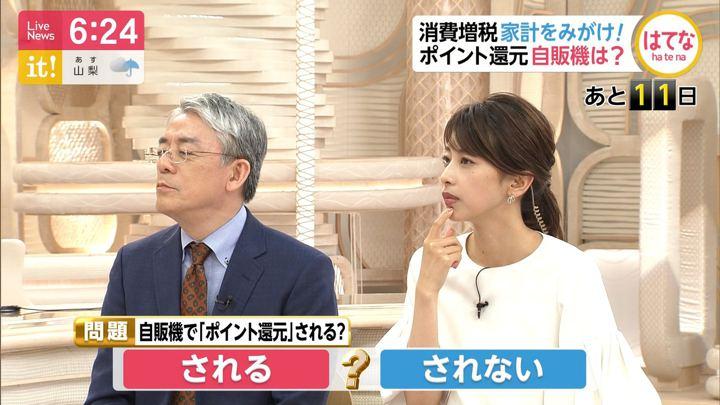 2019年09月20日加藤綾子の画像12枚目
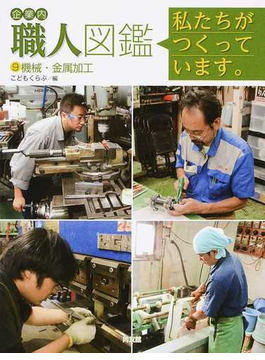 企業内職人図鑑 私たちがつくっています。 9 機械・金属加工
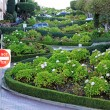 Lombard Street in San Francisco, USA - Stock Photo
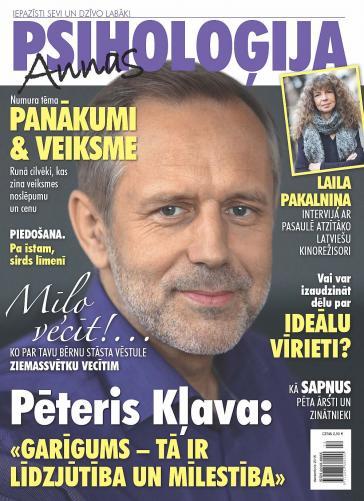 ANNAS PSIHOLOĢIJA DECEMBRIS 2015 2015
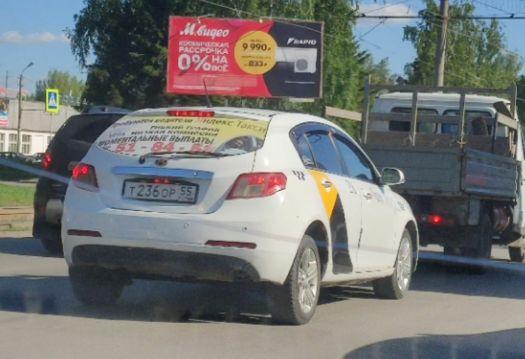 Geely Emgrand EC7 2012, белый, Т236ОР55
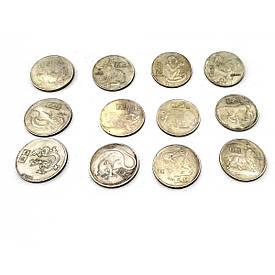"""Колекційні монети """"Гороскоп"""" (d 3,8 см) (н-р 12 шт)"""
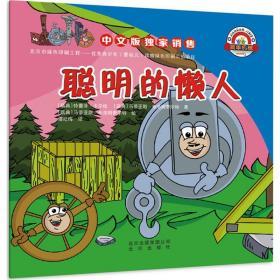 简 机械?聪明的懒人9787200133929北京出版集团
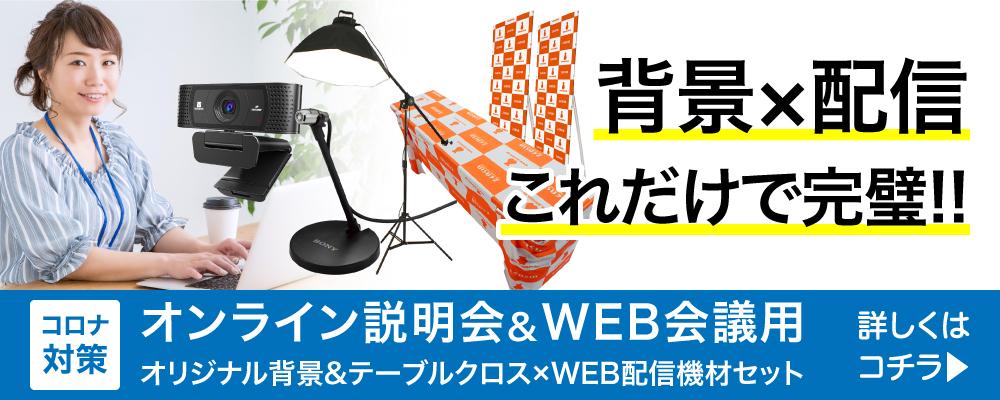 【オンライン説明会&WEB会議】背景パネルと撮影機材セットを新発売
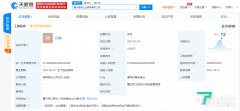 吉利附属公司在重庆投资成立了企业管理公司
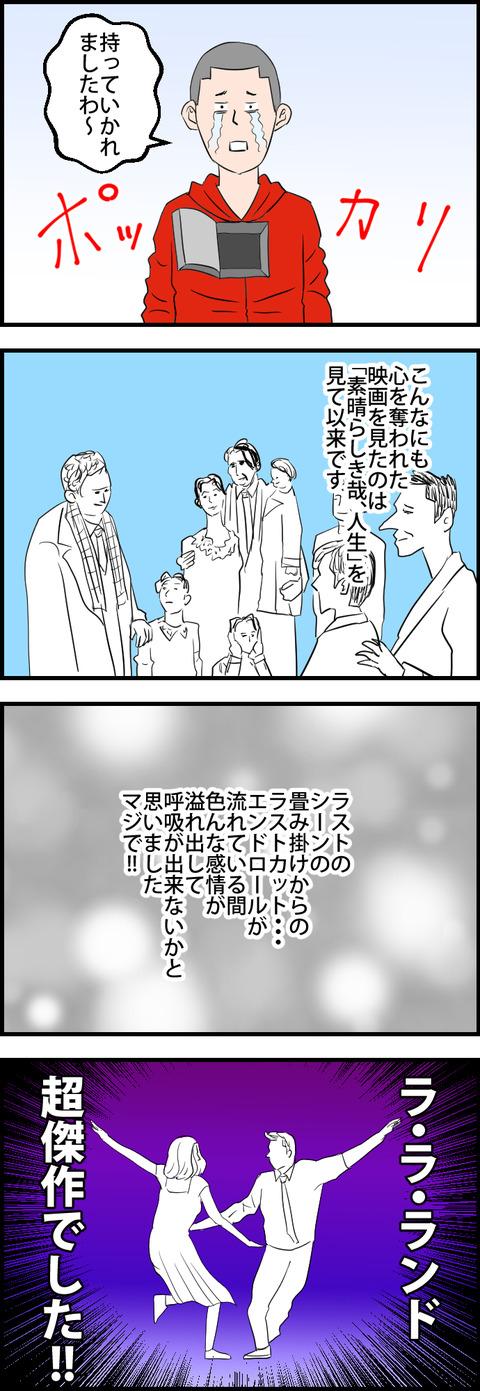 LINE BLOG 24_006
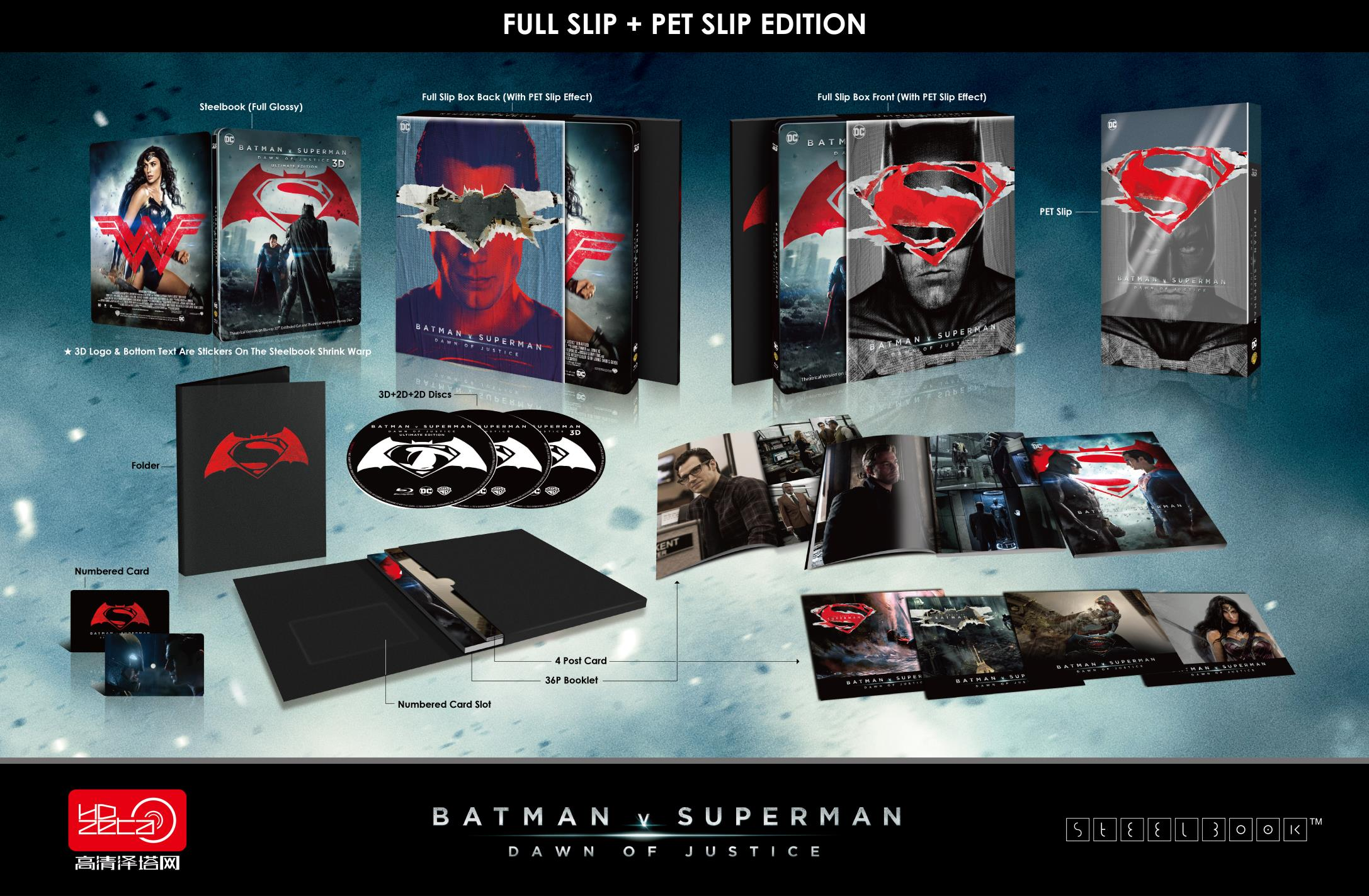 Batman V Superman Fullslip Edition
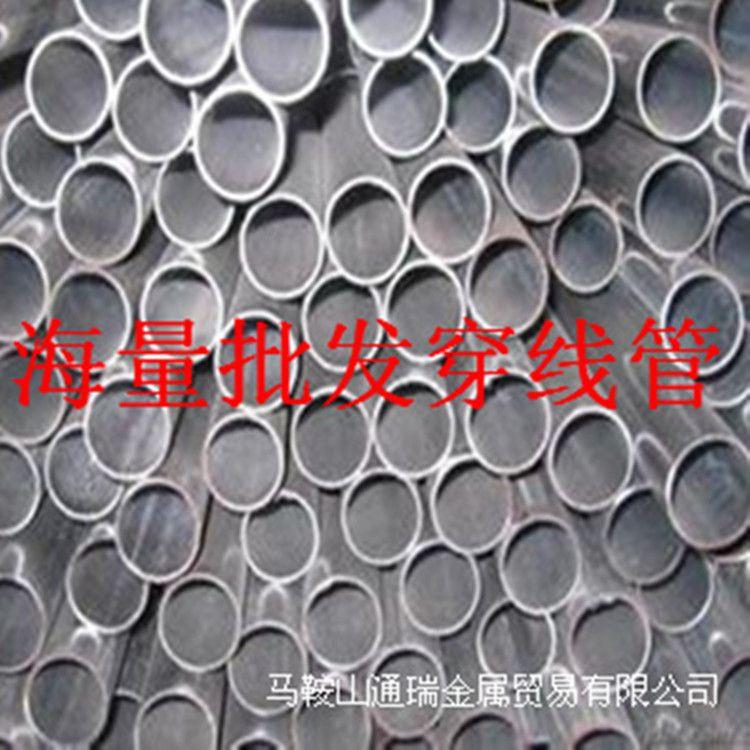 KBG 穿线管厂家直销 规格齐全以上价格随钢材原料市场定价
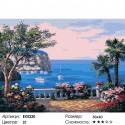 Количество цветов и сложность Тихая бухта Раскраска картина по номерам на холсте EX5220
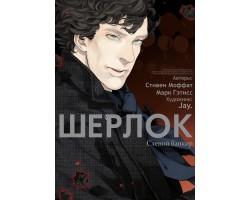 Шерлок. Том 2. Слепой банкир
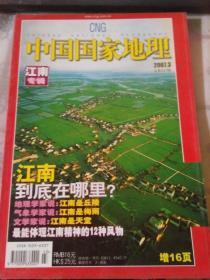中国国家地理2007年3期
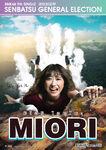 2nd SSK Miori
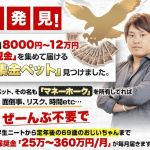 加藤 明 成型フルオート集金ペット「マネーホーク」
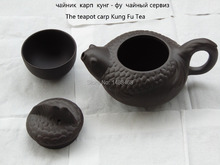 Tianmu   teapot carp Kung Fu tea gifts special sales package 110cc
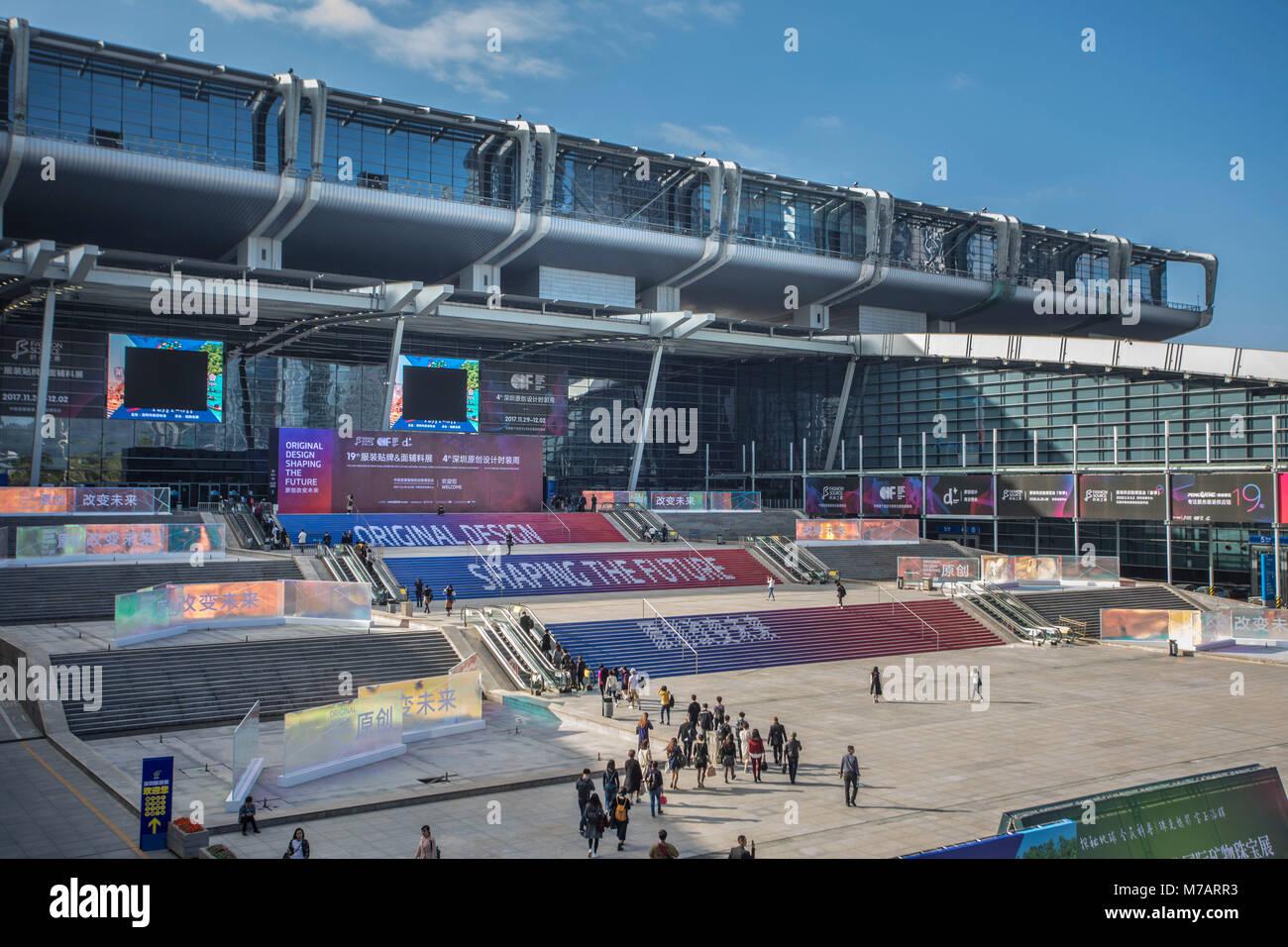 China, Shenzhen City, Fian CBD, Shenzhen Convention and exibition  Center - Stock Image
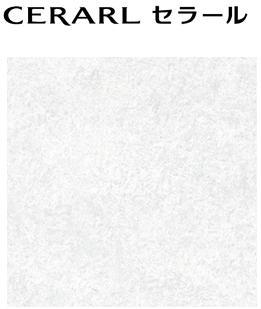 ★アイカ セラール 【FAN 1873ZMN】 石目 抽象 艶有り 3×8サイズ(935×2455mm) 1枚 メラミン 不燃化粧板 キッチンパネル DIY 住宅建材 壁材 新築 リフォーム★ 【送料無料】【メーカー直送】【時間指定不可】【日祝配達不可】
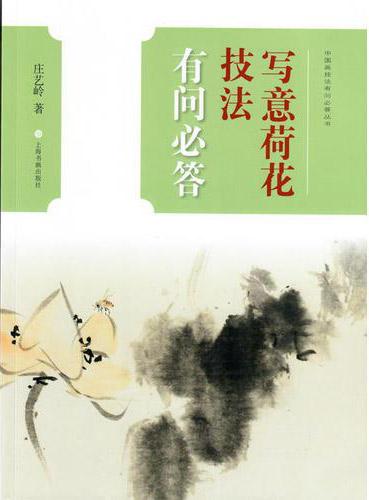中国画技法有问必答丛书·写意荷花技法有问必答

══════════

Problem requirements: If the records contain pictures, skip them, and transcribe exactly every line from the one with "LINE BLOG 24_006" through the last line.

Task solution:
 LINE BLOG 24_006
 Batman V Superman Fullslip Edition
 KBG 穿线管厂家直销 规格齐全以上价格随钢材原料市场定价
 Количество цветов и сложность Тихая бухта Раскраска картина по номерам на холсте EX5220
 Шерлок. Том 2. Слепой банкир
中国国家地理2007年3期
 2nd SSK Miori
 加藤 明 成型フルオート集金ペット「マネーホーク」
 Tianmu   teapot carp Kung Fu tea gifts special sales package 110cc
 China, Shenzhen City, Fian CBD, Shenzhen Convention and exibition  Center - Stock Image
 ★アイカ セラール 【FAN 1873ZMN】 石目 抽象 艶有り 3×8サイズ(935×2455mm) 1枚 メラミン 不燃化粧板 キッチンパネル DIY 住宅建材 壁材 新築 リフォーム★ 【送料無料】【メーカー直送】【時間指定不可】【日祝配達不可】
中国画技法有问必答丛书·写意荷花技法有问必答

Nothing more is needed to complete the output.